The operating point of the PV modules was then regulated around the MPP voltage by a commercial buck dc/dc converter (TPS62750 from Texas Instruments) operating in BM. This converter was selected since it enables us to adjust the average input current and, hence, indirectly the average inductor current (IL0 in Figure 1b) using an external resistor. The BM operation was ensured by controlling the converter feedback input through a hysteresis comparator (LTC1440 from Linear Technology) [8]. Other remarks about the measurement setup are the following:

• The operating voltage (Vin in Figure 1a) was provided by a dc voltage source, instead of an MPP tracking circuit, based on the experimental results of the PV characterization.
• The actual value of IL0 was monitored by a clamp-on current probe (CP030A) connected to a digital oscilloscope (Lecroy Wave Surfer 3024).
• A dc voltage source (with a resistor in parallel [12]) emulated a rechargeable battery. The output voltage (Vout in Figure 1a) was set to 3 V for PV-1, and 2.4 V for PV-2, thus emulating different states of charge of two cylindrical NiMH secondary batteries in series. Electrical limitations of the converter forced us to use different values of Vout for each module.
• The input power was calculated as Pin = VinIin (see Figure 1a), whereas the average output power (Pout) was measured by a power analyzer (Yokogawa WT310). The efficiency of the converter was estimated as η = Pout/Pin.

3. Experimental Results

The power-voltage curves of the PV modules under test are shown in Figure 2 for the three irradiance levels. For both PV modules, the power, current (IMPP), and voltage (VMPP) at the MPP increased with increasing the irradiance level, although the increment of the MPP voltage (from I66 to I100) was more significant in PV-2. In comparison with the typical values reported in Table 1, a higher voltage and a lower current were observed in PV-1, but the opposite in PV-2. Such differences are around 10% or smaller and can be ascribed to manufacturing tolerances and thermal effects.

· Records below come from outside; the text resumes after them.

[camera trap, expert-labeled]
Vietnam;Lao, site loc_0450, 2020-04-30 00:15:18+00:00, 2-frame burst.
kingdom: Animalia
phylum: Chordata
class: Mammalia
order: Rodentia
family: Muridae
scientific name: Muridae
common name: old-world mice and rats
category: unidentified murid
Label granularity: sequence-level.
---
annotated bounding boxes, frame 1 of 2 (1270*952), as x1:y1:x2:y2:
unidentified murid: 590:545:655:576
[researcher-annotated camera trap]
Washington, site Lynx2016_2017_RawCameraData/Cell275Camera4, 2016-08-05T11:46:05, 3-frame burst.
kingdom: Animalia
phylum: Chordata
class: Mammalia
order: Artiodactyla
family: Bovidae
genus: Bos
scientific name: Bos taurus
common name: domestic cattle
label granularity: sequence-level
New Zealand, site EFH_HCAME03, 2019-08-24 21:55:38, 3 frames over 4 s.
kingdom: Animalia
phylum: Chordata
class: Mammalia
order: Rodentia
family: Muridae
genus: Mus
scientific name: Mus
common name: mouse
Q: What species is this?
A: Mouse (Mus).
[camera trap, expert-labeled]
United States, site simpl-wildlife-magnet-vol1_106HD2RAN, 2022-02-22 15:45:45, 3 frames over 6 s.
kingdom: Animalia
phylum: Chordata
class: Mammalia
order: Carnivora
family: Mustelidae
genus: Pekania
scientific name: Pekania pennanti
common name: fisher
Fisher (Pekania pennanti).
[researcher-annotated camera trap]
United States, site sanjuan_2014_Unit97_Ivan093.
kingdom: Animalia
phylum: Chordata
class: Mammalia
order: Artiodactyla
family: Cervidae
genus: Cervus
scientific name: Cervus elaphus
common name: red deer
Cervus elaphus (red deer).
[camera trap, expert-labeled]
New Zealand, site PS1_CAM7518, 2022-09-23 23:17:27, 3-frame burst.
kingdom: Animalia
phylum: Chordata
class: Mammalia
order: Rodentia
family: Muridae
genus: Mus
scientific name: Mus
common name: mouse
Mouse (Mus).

Figure 3 represents η versus IL0 when regulating the operating point of the PV modules around the MPP voltages shown in Figure 2. For both modules, IL0,opt increased with increasing the irradiance, which agrees with [8] considering that both VMPP and IMPP (or Vin and Iin from the converter’s point of view) increased with increasing the irradiance. However, an irradiance increase did not involve unavoidably an increase of the converter efficiency, as does happen in a boost converter [7]. This is because VMPP and IMPP cause opposite effects on the converter efficiency [8]: η increases (decreases) with increasing IMPP (VMPP). Therefore, depending on which effect dominates, η will either increase or decrease. For instance, in Figure 2b, VMPP had a significant increase from I66 to I100 that caused an efficiency decrease. This decrease was such that the resulting efficiency at I100 became lower than that at I66 for low values of IL0, as shown in Figure 3b.

4. Conclusions

This work has evaluated the efficiency of a buck dc/dc converter operating in BM when regulating the operating point of two low-power PV modules of different technology. For both modules, it has been experimentally reported that the optimal inductor current related to the BM increases with increasing the irradiance level. However, the efficiency of the buck converter can either increase or decrease with increasing the irradiance. This is because the higher values of MPP voltage and current usually associated to a higher irradiance cause opposite effects on the converter efficiency. Therefore, depending on which effect dominates, the converter shows either an increase or a decrease of its efficiency. This performance is clearly different to that found in boost dc/dc converters, where the efficiency always increases with increasing the irradiance.